Pat Metheny is one of the most dominant voices in jazz guitar today.  Born August 12, 1954, in Lee’s Summit, Missouri, Pat has been forward thinking and concept advancing force in not only jazz guitar but in music itself.  In this article, I draw upon my many interviews with the giants of jazz guitar as they celebrate how Pat has advanced the artform.

The fluidity of his lines

John Abercrombie: Pat is just one of the most fluid guitar players.  When he taught at Berklee he was influenced by my good friend Mick Goodrick and we were all influenced by Jim Hall.  Pat has a very fluid, lyrical, legato style, not picking every note.  It started with Mick but Pat took it to an ultimate level.  I lot of guys play in his style. Sometimes I’ll hear something new and I’ll think “Oh, a new Pat Metheny record” and it will be somebody else.

Paul Bollenback: Pat is a monster of a guitar player.  He is also very lyrical.  I remember asking Pat one time “Do you sing?” and he responded “I can’t sing ‘Come to Jesus’ in whole notes.  Why do you ask?”  I told him because his lines are so lyrical.  I love his big beefy dark sound. I also love his laid-back way of playing lines that feels very free to me.

Pat Metheny and Ulf Wakenius

Pure Virtuosity

John Abercrombie: Even though he is younger than me, he influenced me because he raised the technical level of the guitar.  He is a very smooth player but he is still connected to the tradition.  He sounds like a jazz player.  He isn’t doing anything terribly unusual.  He is very fluid.   He is also a very intelligent player.  He doesn’t seem to have his usual effects on here.  His way of playing in the trio is to play a lot of notes, which doesn’t leave a lot of room to play chords.  

Marty Ashby: Pat is the most accomplished guitarist in jazz today.  He can play anything. He is always searching for new ground as a guitarist.  He has those different electric guitars and the baritone guitar, the 42 string, and other acoustic guitars to create a pallet of many sounds to choose from.  He is a masterful composer.  There are a lot of great guitar players out there but he puts it all together as a composer, guitarist, and musical visionary.

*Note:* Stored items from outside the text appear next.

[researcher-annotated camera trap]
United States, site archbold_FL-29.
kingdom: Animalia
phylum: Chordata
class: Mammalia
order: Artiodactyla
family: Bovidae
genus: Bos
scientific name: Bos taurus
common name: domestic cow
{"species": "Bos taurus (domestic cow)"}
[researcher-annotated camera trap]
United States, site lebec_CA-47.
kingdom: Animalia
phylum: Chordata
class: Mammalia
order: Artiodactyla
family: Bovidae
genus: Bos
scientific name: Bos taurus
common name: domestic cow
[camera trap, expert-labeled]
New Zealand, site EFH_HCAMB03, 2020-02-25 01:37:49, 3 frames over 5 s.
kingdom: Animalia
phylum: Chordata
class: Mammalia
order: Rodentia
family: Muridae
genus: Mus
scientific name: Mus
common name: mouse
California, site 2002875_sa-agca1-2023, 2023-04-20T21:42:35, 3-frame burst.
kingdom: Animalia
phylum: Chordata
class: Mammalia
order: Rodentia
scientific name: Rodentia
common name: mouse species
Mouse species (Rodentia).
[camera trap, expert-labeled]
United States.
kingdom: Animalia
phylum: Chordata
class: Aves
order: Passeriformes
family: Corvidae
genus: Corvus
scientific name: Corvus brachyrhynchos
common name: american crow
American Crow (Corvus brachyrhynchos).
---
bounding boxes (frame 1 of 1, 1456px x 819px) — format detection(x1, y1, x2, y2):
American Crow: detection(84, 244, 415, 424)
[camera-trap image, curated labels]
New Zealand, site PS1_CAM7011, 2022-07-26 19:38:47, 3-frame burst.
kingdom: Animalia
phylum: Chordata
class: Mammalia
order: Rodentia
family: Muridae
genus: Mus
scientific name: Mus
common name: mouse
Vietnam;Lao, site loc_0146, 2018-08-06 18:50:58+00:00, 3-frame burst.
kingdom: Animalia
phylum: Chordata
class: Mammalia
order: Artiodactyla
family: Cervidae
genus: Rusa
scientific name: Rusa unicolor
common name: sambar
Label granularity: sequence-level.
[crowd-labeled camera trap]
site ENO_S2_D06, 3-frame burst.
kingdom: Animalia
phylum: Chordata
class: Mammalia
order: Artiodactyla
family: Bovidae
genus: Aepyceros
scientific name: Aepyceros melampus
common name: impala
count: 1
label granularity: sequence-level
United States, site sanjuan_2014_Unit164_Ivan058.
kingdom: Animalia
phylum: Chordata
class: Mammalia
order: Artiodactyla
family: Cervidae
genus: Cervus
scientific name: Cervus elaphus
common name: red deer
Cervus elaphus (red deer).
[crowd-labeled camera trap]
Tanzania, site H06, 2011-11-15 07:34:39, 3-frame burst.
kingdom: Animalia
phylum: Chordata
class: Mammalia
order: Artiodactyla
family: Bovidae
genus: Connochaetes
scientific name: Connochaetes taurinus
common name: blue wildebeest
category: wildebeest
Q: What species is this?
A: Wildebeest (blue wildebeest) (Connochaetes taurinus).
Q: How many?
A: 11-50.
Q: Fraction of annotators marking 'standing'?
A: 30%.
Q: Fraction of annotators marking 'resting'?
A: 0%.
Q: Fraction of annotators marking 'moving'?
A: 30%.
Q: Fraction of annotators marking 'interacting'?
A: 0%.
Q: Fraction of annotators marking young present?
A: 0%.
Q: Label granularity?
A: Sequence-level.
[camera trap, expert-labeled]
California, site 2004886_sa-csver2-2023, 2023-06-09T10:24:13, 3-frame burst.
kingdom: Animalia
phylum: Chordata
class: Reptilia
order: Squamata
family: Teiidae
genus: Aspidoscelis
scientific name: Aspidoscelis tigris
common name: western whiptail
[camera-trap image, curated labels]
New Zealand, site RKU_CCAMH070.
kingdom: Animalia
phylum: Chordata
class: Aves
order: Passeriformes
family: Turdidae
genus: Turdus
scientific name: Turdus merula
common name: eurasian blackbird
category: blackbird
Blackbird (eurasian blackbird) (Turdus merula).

One time when he was here playing at MCG he was sitting out back on a nice day practicing between the sound check and show and he asked me which line I liked best.  They were each similar 12 bar lines and what was different was about five 32nd notes in one of the middle measures.  I told him that they were both great lines.  That shows how serious and exacting he is in his composing.

Gene Bertoncini: Pat seems to be able to do anything.  He does those amazing straight-ahead things with Charlie Haden and then there are all the albums with his Group.  Pat came up to me one time and told me how much he enjoys my work.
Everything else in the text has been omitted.